When I was troubleshooting my StarHub IPv6 access issue earlier this week, there were no routes for my IPv6 prefix. If CLI is not your cup of tea, you could also use the BGP Looking Glass web interface at Hurricane Electric (choose BGP Route command), Cogent Communications (choose BGP test), or numerous other Internet carriers.

This is quite an authoritative test result for network reachability. You are looking at the actual routing tables at the very big Internet carriers. These are not ordinarily Internet Service Providers which connect to end-users. These are carriers which provide Internet backbone access to large Internet Service Providers.

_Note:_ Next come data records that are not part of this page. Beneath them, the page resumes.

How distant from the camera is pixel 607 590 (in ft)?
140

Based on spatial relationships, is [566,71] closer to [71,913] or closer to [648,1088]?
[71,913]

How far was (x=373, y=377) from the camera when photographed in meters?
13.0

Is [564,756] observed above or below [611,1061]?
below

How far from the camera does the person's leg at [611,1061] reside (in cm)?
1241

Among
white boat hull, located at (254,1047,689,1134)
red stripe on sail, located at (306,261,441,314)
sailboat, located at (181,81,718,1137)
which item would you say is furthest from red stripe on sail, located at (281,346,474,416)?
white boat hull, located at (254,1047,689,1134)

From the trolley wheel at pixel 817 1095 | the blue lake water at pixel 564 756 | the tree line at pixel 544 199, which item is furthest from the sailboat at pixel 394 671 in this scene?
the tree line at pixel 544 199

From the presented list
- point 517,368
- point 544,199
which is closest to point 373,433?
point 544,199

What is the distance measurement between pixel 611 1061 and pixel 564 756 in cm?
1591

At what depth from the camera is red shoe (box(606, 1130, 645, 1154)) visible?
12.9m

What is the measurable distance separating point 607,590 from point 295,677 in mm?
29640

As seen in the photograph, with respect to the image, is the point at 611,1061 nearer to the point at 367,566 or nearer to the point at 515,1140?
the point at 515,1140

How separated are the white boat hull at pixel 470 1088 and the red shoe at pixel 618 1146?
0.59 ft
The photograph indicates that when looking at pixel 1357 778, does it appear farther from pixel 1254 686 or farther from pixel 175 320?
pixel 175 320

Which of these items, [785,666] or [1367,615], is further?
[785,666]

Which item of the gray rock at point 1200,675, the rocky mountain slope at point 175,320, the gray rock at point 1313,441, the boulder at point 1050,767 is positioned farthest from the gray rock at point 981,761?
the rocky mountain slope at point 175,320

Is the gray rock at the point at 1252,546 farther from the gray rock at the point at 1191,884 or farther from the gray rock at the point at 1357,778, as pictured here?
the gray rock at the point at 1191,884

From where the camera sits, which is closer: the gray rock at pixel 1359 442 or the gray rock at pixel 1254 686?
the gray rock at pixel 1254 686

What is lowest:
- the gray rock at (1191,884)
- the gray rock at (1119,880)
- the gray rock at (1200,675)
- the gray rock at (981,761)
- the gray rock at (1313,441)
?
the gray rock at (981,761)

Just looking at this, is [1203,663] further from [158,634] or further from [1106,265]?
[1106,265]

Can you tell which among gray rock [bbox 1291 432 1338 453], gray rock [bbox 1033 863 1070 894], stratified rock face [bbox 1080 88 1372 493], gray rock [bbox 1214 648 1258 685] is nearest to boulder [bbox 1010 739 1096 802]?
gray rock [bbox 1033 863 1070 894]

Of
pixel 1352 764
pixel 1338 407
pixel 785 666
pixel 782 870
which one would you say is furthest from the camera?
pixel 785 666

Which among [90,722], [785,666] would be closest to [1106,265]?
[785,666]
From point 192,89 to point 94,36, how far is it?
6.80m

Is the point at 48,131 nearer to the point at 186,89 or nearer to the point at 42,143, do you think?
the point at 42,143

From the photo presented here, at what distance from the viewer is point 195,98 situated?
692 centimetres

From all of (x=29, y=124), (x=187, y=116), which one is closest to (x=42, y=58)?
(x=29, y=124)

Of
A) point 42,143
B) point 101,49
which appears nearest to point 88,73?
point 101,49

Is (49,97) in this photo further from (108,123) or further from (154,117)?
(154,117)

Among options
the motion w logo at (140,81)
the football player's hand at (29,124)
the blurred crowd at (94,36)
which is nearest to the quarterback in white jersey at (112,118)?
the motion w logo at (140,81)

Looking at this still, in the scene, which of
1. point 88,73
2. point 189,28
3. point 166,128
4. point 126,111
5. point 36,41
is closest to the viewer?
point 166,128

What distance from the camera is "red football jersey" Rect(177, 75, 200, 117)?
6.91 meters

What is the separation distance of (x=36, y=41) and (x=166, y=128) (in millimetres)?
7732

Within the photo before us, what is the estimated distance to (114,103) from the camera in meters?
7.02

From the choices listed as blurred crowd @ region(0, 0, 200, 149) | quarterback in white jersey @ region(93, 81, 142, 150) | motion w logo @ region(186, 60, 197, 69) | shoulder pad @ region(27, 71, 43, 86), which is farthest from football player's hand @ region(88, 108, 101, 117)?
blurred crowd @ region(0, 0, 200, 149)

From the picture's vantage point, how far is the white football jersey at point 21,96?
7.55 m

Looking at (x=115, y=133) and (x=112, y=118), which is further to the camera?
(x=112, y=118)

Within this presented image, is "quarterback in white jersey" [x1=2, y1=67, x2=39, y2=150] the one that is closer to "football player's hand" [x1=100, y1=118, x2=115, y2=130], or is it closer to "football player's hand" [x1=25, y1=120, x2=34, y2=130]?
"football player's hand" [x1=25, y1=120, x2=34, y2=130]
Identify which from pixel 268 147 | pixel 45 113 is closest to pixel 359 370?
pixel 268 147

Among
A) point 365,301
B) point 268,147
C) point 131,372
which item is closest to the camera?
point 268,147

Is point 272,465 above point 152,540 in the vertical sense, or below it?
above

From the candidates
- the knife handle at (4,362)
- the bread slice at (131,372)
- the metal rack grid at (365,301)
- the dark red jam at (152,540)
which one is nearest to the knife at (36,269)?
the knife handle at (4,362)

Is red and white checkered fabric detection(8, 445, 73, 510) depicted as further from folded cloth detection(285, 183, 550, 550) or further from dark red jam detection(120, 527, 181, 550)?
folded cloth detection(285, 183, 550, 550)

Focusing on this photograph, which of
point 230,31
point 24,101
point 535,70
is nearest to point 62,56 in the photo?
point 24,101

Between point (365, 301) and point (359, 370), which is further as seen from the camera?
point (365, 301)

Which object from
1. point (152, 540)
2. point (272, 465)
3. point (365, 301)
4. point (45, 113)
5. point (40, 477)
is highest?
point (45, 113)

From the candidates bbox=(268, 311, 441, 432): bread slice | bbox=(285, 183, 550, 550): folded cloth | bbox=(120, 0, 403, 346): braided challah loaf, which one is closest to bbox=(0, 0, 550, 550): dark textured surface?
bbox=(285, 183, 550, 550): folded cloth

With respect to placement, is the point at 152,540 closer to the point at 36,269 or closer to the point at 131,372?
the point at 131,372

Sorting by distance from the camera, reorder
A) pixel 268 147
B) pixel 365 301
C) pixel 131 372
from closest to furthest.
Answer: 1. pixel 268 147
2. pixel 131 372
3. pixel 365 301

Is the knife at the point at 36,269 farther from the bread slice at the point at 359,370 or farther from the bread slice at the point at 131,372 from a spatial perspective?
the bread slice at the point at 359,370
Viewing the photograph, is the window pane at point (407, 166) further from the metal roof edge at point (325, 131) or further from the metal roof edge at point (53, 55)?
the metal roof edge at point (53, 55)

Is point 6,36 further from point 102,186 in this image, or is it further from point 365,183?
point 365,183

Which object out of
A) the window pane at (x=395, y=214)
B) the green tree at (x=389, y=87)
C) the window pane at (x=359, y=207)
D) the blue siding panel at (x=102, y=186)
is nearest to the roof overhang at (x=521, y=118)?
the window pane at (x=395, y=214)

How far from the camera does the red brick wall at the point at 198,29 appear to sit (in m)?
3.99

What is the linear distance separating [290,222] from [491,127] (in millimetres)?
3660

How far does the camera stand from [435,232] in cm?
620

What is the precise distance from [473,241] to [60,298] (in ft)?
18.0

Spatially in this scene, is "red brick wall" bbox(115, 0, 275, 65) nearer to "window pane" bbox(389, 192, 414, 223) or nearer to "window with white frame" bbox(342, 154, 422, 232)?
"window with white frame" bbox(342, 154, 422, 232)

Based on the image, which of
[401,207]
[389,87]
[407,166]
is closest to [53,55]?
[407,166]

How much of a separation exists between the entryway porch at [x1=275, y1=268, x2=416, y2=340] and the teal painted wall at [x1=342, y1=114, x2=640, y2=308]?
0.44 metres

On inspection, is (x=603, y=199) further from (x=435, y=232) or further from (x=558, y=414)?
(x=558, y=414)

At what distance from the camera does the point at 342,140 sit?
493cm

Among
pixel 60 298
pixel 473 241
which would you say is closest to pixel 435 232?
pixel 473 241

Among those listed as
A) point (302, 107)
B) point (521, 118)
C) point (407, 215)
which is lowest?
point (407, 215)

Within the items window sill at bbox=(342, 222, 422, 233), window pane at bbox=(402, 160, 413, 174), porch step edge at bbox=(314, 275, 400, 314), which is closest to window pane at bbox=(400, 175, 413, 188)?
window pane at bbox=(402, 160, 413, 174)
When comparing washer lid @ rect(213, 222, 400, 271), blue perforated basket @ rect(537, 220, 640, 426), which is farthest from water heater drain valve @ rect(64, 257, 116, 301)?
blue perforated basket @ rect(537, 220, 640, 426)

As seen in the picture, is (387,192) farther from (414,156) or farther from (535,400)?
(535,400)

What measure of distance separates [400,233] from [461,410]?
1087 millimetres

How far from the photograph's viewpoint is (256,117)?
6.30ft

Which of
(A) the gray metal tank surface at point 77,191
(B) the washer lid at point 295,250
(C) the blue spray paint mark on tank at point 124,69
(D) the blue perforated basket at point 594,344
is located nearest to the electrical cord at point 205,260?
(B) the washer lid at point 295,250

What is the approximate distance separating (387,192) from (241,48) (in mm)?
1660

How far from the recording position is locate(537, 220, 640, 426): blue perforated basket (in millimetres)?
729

Some of these carriers, such as Hurricane Electric, also provide many other tools to help to check the state of the Internet. For example, the BGP Toolkit gives you lots of information about ASes (I’ll explain later), the routes originated/announced by them, statistics, and historical information. For your interest, StarHub is AS55430, go ahead and type 55430 in the search box at the top, to find out information on StarHub’s network. SingTel is AS3578

I introduced the acronym BGP. It stands for Border Gateway Protocol. BGP is one of the many routing protocols used in networking. There are two primary classes of routing protocols: interior gateway protocols and exterior gateway protocols, with one type typically used within an organisation and the other used between organisations. BGP is what the Internet uses for exchanging routing information between Autonomous Systems (AS). Autonomous Systems typically correspond to a service provider (or group of service providers), although often very large businesses may themselves be an AS on the Internet.

I keep talking about IPv6 here, because that’s what I was troubleshooting earlier this week. The same techniques and tools apply with IPv4 (i.e. the ordinarily IP that you’re familiar with).

Have fun trying out these testing tips.